The crowd in an auction room is “often a boisterous one after a day of parties and events”, says CNBC’s Robert Frank. This one took place towards the end of a long night during a week-long car festival and the bidding began at $13m or $30m, depending on whom you believe. (Auctioneer Ten Holder has been accused of orchestrating the confusion to whip up excitement – as has been pointed out, his pronunciation hasn’t been a problem before.) RM Sotheby’s says the confusion was in “no way intentional” and the result of an “unfortunate misunderstanding amplified by excitement in the room”, CNBC reports. (You can watch the video at instagram.com/tv/B1TA6h0gqRK and decide for yourself.)
But there’s more. Witnesses in the room deny people were bidding as the price started to rack up. That would make these “chandelier bids” – where the auctioneer points to fabricated bids in the room (ie, the chandeliers). It’s legal, but generally regarded as grubby. Sotheby’s (who partnered with RM Auctions in 2015) is reported by Bloomberg to be privately furious.
“It’s a perfect storm right now,” Paul Zuckerman, a lawyer, podcast host and car enthusiast, tells Elliott. “There are too many auction houses auctioning too many… questionable cars.” If the auction houses are going to survive, “they really have to double down on curation and careful vetting of what they’re selling. Reputation is everything”. Nor does the controversy bode well for the classic-car sector. “Whether it’s the threat of recession, broad economic volatility or too many cars crammed in too few hours, there’s no denying the this year’s Monterey Car Week results were depressed,” says classic-car insurer Hagerty. Preliminary results showed sales this year, at $245.5m, were 34% below 2018’s $370m.
As for the Porsche, as the car didn’t reach its reserve, RM Sotheby’s will continue trying to sell it. If it can’t, the Porsche will go back to its owners, the billionaire Schoerghuber family. Unsold items are known as “burned” in the trade and tend to be harder to sell in future. As Zuckerman puts it: “The car is f***ed.”
Grab a share of “passion assets”
Sports cars, fine art and rare first-edition books are usually beyond the reach of the average investor, says Paul Sullivan in The New York Times.

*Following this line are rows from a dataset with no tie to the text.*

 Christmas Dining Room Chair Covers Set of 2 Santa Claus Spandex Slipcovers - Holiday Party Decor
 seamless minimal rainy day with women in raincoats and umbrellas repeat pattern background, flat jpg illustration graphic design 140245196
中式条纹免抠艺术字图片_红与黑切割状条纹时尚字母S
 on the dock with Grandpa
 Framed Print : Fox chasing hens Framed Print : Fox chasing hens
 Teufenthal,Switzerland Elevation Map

Now tech companies are offering investors the chance to buy a share of such “passion assets” at a fraction of the price of buying the whole thing.

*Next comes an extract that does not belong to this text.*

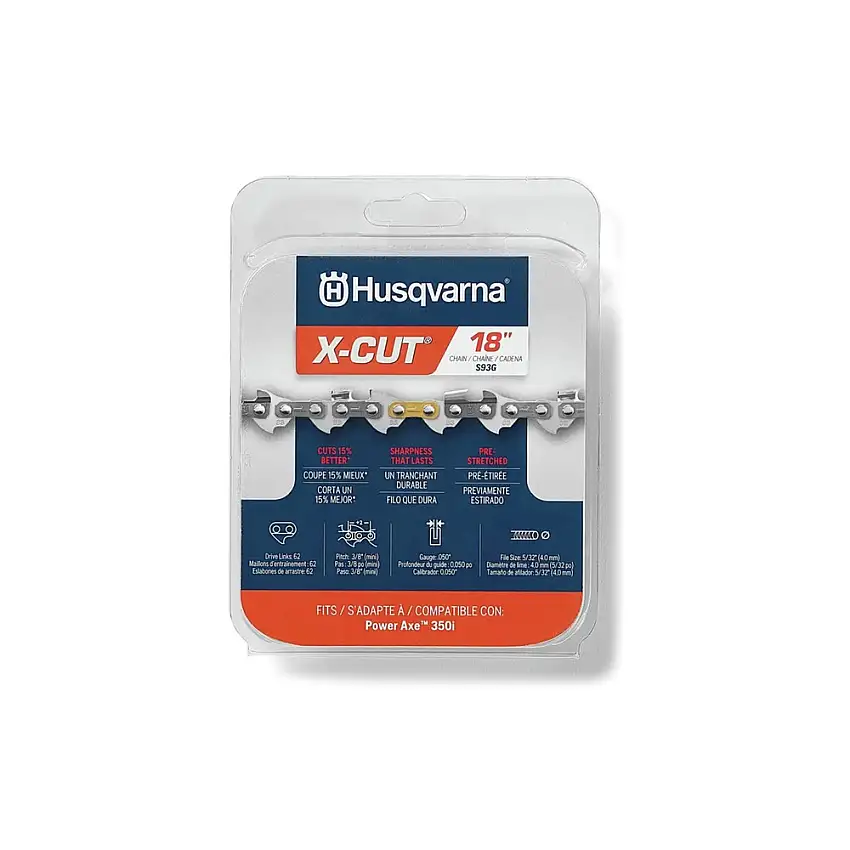 Husqvarna S93G X-CUT 3/8 in. Mini Pitch .050 in. Gauge 62 Drive Links 18 in. 350i Chainsaw Chain Replacement - 597469562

The idea is that investors can buy exposure to an asset class that is generally independent of moves in the stockmarket. Rally Rd, for example, recently sold a Ferrari F430 to a private collector, booking a 17% profit. And Masterworks is offering shares in a painting by Andy Warhol of Marilyn Monroe along the lines of the peer-to-peer investment model.
A word of caution, however. “Securitisation makes sense when there’s cash flow generated by the underlying assets,” Steven Schwarcz, a professor at Duke University School of Law, tells Sullivan. But cars, art and wine pay no such income, and the investor only gets paid if and when the underlying asset (which tends to be illiquid), or its shares, are sold.
Police auctions are another way for collectors to pick up items on the cheap. An auction of seized goods in Newport raised £150,000 last month with Wilsons Auctions. The luxury goods, worth more than £2.3m, were sold with no reserve. That meant an 18ct rose gold Rolex Daytona (pictured), valued at £27,450, was sold to the highest bidder for £20,000. A house in Grimsby sold for £34,000, and a Ferrari 360 Modena, linked to drug offences in Malta, went for £33,000.